The filing serves to disclose the resolutions adopted by the Ordinary General Meeting of PCF Group S.A. held on 23 June 2025, fulfilling the continuous disclosure obligations imposed by Polish financial regulation. The report, prepared on the same date, references the legal foundation in § 19 paragraph 1 point 6 of the Minister of Finance’s Regulation of 29 March 2018, which governs the transmission of current and periodic information by issuers of securities and the criteria for treating such information as equivalent to statutory disclosures in non‑EU jurisdictions.
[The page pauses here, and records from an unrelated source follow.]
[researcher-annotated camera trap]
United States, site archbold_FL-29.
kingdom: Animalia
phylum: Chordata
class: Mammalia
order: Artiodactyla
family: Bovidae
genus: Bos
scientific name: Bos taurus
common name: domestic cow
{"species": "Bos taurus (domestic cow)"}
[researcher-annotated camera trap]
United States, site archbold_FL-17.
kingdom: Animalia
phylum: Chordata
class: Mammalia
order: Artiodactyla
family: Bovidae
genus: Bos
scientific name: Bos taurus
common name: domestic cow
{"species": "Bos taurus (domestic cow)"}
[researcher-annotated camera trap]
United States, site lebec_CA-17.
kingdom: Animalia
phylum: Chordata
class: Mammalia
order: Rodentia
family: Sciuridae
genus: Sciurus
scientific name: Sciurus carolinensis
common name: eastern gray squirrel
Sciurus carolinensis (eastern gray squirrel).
The Board of Directors of PCF Group S.A., headquartered in Warsaw, attaches the full text of the resolutions passed at the meeting, thereby ensuring transparency for shareholders and market participants. The scope of the disclosure is limited to the corporate governance actions of a single listed entity, with no broader geographic or sectoral analysis. The time frame is confined to the specific meeting date, and no statistical data or quantitative performance metrics are presented. Methodologically, the report follows a standard regulatory template, providing a concise narrative of the meeting outcomes without supplementary surveys or external data sources. By submitting the resolutions through this formal channel, PCF Group S.A. complies with the statutory requirement for timely communication of material corporate decisions, reinforcing its commitment to market integrity and investor information standards.